Em vigor desde 2009, a regra que estabelece uma cota mínima por partido de 30% de mulheres como candidatas vem sendo descumprida a cada eleição. O Correio mostrou, em reportagem publicada em 25 de julho de 2010, que as legendas fazem um jogo intenso de cooptação de nomes para atingirem a cota. mulheres ouvidas pelo jornal à época confessaram ter sido convencidas pelas agremiações a se filiarem e lançarem candidatura, mesmo sendo pessoas que passaram toda a vida distantes da política.

A consequência da candidatura feminina apenas para “cumprir tabela” é o resultado nas urnas, que sempre mostram uma minoria de mulheres eleitas para os cargos proporcionais. Uma das candidatas ouvidas na reportagem confessou ter sido convencida por amigos do PSL a concorrer a uma vaga na Câmara Legislativa.

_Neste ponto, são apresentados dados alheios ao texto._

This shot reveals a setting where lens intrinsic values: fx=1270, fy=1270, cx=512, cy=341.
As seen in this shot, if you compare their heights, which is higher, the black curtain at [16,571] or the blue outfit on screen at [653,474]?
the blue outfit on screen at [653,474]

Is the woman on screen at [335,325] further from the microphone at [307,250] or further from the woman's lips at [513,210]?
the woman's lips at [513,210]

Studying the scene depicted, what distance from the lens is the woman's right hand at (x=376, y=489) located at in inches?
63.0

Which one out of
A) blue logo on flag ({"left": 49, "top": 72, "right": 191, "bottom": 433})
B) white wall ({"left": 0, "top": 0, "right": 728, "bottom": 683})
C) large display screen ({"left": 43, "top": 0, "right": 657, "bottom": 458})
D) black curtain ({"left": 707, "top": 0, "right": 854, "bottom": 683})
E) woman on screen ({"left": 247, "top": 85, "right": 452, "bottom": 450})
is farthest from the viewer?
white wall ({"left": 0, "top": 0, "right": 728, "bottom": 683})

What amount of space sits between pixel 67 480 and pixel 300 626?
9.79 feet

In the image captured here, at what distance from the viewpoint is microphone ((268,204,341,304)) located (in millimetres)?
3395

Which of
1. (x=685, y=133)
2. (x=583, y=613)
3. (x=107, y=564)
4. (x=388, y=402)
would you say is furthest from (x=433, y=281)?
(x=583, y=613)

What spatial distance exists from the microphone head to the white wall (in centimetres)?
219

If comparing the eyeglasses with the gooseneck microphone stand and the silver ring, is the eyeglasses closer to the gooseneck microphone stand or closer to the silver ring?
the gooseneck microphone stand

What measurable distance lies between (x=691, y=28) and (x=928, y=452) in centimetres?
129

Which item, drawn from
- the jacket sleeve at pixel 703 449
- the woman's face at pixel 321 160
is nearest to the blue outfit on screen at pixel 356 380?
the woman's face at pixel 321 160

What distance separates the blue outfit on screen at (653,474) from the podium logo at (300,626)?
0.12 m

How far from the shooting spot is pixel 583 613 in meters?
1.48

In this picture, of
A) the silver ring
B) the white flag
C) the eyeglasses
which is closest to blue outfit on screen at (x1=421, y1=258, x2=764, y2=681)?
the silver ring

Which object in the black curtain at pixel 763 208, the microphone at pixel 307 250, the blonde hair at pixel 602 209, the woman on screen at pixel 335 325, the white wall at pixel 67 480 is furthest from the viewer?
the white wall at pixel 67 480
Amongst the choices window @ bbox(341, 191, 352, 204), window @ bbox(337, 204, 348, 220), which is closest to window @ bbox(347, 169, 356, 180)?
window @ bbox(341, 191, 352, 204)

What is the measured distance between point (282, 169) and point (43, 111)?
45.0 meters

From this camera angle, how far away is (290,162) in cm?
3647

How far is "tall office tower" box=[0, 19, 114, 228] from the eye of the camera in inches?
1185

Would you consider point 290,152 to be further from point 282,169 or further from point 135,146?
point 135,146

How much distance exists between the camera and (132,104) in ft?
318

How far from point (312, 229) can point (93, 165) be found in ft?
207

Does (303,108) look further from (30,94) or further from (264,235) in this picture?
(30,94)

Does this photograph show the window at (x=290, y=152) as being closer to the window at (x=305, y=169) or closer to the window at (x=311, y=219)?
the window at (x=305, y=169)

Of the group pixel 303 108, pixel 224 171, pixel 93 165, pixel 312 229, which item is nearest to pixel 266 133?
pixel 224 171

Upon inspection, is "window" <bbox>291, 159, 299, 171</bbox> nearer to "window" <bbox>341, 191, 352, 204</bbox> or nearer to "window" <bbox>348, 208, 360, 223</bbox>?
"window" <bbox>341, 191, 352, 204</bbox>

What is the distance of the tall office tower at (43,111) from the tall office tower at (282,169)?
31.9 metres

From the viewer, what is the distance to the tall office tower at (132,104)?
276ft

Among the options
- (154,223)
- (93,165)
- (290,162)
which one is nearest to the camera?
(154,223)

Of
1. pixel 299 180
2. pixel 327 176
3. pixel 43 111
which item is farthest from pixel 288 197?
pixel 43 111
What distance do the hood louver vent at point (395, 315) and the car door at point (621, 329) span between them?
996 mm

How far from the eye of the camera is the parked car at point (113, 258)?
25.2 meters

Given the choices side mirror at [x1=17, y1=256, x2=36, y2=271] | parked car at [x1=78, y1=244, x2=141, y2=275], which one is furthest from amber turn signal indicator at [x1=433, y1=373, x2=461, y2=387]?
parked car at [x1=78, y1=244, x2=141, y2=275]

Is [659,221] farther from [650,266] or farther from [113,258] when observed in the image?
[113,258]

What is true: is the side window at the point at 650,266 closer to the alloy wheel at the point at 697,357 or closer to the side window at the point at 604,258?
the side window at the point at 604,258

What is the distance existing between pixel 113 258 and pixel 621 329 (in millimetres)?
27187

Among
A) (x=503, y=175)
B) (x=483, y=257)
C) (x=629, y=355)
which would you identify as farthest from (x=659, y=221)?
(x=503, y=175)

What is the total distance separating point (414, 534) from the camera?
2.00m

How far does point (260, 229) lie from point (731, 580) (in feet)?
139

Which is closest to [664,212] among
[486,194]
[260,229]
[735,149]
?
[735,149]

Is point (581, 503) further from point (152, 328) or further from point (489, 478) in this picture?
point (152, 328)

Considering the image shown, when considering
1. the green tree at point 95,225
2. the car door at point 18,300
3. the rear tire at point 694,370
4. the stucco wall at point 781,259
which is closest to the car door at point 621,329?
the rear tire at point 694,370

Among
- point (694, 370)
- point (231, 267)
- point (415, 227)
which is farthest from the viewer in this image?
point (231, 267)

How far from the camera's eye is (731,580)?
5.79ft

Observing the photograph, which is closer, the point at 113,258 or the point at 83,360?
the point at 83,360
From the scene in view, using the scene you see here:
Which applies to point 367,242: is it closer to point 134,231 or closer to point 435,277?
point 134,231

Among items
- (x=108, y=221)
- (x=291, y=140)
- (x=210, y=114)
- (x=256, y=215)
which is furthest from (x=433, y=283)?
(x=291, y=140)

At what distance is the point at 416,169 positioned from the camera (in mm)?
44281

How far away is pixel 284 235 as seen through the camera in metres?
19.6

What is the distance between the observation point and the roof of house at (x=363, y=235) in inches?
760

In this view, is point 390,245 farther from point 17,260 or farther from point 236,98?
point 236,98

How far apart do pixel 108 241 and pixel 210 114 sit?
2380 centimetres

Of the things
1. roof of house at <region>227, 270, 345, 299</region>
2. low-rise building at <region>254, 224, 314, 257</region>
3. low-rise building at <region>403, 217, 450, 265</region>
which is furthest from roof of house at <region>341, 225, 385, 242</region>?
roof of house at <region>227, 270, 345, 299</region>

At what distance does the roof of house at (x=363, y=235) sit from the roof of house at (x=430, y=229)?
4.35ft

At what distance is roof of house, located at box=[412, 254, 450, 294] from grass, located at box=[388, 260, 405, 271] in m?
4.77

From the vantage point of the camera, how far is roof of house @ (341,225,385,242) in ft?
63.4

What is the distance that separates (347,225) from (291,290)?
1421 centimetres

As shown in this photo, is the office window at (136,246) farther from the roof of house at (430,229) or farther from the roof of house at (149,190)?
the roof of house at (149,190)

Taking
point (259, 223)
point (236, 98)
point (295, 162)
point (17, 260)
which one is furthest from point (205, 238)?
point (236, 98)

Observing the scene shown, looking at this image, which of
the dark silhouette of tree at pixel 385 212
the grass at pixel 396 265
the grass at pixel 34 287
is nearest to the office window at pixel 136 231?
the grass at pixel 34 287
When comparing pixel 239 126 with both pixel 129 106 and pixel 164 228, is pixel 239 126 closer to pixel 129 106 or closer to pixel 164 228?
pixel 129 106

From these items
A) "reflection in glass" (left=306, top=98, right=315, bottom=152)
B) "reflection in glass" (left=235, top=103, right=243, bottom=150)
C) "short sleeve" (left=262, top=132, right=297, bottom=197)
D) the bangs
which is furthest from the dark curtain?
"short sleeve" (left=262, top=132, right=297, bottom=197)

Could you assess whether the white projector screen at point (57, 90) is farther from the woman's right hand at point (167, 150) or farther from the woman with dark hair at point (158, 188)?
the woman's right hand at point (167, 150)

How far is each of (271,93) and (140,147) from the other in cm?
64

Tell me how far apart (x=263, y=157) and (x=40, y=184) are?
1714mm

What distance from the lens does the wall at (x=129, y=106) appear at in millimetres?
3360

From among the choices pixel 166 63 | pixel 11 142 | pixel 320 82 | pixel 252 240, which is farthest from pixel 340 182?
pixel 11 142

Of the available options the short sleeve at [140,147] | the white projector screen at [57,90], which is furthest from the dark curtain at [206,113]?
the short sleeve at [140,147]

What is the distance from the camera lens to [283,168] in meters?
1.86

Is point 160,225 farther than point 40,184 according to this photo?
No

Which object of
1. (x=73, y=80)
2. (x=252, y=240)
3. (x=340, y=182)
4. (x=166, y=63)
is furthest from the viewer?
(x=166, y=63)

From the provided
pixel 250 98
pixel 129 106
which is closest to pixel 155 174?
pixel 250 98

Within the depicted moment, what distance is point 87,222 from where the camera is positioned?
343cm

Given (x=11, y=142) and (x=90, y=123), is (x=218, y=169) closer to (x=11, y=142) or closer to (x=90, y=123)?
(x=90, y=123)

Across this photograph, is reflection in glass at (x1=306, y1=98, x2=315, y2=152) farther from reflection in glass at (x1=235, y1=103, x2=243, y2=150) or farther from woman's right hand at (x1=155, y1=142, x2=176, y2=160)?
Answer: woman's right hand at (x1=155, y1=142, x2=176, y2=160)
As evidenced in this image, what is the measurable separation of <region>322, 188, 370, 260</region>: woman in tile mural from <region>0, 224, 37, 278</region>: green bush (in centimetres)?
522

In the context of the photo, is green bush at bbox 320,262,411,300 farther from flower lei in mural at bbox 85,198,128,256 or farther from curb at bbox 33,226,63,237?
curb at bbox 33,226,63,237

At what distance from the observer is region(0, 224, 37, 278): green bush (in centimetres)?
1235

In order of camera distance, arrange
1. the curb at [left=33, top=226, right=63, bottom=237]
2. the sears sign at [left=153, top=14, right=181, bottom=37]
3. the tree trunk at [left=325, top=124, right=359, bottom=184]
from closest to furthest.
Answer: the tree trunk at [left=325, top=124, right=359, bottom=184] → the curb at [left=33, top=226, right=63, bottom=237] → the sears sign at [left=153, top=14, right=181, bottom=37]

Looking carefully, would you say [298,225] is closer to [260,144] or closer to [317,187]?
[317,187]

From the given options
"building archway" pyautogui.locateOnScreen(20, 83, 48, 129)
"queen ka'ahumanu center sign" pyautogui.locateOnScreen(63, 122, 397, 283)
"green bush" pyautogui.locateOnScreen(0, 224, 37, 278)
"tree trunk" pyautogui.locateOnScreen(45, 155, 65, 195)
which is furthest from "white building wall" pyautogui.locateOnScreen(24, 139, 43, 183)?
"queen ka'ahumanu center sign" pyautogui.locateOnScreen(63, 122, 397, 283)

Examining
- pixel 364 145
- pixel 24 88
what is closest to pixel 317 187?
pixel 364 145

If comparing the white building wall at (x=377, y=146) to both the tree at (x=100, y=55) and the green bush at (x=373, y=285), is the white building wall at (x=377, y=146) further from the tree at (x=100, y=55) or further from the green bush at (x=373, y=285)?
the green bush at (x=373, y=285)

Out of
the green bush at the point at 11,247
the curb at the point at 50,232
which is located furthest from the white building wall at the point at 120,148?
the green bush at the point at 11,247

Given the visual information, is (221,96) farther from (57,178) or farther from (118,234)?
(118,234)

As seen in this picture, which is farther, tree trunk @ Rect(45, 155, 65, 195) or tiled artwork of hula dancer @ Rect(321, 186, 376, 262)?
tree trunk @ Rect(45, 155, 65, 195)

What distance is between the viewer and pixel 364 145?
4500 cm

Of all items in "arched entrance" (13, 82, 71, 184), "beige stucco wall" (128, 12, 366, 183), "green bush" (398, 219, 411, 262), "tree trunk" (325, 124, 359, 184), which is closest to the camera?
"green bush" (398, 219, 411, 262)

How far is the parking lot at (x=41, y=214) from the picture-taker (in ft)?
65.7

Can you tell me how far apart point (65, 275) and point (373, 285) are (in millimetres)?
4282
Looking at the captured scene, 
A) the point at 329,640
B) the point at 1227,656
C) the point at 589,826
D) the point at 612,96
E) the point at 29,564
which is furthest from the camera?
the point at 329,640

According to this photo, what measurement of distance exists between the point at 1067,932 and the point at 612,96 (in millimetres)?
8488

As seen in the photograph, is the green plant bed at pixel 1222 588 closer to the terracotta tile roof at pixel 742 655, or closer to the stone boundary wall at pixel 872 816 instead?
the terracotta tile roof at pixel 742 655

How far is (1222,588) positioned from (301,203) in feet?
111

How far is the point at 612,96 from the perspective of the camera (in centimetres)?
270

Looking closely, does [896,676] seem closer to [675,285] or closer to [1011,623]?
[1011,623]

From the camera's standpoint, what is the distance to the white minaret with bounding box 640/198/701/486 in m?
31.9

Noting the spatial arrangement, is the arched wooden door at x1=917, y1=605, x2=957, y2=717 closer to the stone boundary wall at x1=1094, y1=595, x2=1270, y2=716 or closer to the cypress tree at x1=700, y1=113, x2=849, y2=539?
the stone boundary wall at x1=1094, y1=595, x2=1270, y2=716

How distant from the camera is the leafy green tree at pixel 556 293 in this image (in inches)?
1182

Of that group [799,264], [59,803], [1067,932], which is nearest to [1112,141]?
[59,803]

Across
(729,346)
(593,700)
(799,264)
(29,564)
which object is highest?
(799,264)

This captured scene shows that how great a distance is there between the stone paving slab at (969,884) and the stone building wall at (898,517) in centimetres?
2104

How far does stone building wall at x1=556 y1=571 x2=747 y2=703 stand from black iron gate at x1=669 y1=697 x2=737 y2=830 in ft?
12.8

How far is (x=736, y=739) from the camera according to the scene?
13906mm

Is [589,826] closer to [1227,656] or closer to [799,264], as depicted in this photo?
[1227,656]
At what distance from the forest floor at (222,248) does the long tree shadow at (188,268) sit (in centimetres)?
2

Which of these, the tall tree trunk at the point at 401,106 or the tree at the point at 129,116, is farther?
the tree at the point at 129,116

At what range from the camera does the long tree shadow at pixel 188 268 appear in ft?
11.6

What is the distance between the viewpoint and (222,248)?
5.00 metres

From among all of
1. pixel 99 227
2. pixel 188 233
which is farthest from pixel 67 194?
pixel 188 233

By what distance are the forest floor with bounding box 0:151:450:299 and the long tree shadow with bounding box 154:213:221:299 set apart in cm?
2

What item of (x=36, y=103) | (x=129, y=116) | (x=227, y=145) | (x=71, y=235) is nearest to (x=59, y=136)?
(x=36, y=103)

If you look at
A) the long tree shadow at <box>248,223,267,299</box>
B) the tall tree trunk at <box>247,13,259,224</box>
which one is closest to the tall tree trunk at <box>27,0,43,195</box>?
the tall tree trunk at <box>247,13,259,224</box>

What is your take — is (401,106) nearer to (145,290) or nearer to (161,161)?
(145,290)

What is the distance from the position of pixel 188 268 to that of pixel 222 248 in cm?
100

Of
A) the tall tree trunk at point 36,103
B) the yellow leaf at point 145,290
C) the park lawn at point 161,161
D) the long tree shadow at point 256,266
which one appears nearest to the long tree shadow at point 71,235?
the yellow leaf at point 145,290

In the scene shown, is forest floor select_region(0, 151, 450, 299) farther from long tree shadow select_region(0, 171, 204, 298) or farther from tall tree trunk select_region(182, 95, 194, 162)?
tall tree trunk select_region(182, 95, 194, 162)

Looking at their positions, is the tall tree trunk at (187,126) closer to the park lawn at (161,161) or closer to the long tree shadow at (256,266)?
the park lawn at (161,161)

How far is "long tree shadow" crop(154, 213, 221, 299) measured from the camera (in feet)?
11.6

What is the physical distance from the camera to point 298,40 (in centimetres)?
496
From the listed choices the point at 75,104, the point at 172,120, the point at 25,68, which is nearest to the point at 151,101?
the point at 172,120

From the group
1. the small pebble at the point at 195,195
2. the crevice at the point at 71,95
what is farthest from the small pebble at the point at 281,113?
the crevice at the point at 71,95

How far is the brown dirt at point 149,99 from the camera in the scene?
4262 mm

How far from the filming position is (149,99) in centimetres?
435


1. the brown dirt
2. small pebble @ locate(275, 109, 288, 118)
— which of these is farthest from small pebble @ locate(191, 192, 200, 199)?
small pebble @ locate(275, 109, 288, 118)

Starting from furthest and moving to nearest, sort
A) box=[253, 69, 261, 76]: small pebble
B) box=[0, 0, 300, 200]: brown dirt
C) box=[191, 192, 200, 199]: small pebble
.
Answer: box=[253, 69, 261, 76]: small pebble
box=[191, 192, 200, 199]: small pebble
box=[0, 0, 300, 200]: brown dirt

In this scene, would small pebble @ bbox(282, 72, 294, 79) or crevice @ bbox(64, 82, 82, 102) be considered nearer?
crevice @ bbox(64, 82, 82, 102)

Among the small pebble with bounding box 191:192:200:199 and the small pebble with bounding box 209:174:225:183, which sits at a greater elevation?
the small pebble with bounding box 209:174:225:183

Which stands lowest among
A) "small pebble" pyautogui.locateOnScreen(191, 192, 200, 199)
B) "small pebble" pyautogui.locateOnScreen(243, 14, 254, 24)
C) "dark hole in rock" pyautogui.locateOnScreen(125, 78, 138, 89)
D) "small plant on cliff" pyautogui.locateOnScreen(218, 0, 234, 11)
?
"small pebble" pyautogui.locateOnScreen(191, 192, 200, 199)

Mesmo recorrendo a manobras, a maior parte dos partidos não cumpriu a cota nas últimas eleições gerais, em 2010. No Distrito Federal, por exemplo, das 11 coligações ou partidos que disputaram o cargo de deputado federal, só três obedeceram a lei: PV, PCO e PSTU. Já na disputa para a Câmara Legislativa, a média de cumprimento da regra também foi baixa. Apenas seis dos 19 partidos alcançaram 30% de mulheres entre os candidatos. A realidade verificada na capital brasileira foi um retrato do resto do país. Nos três maiores colégios eleitorais, os partidos ficaram longe da meta. Em São Paulo, somente seis das 17 chapas que concorreram à Câmara dos Deputados cumpriram a norma.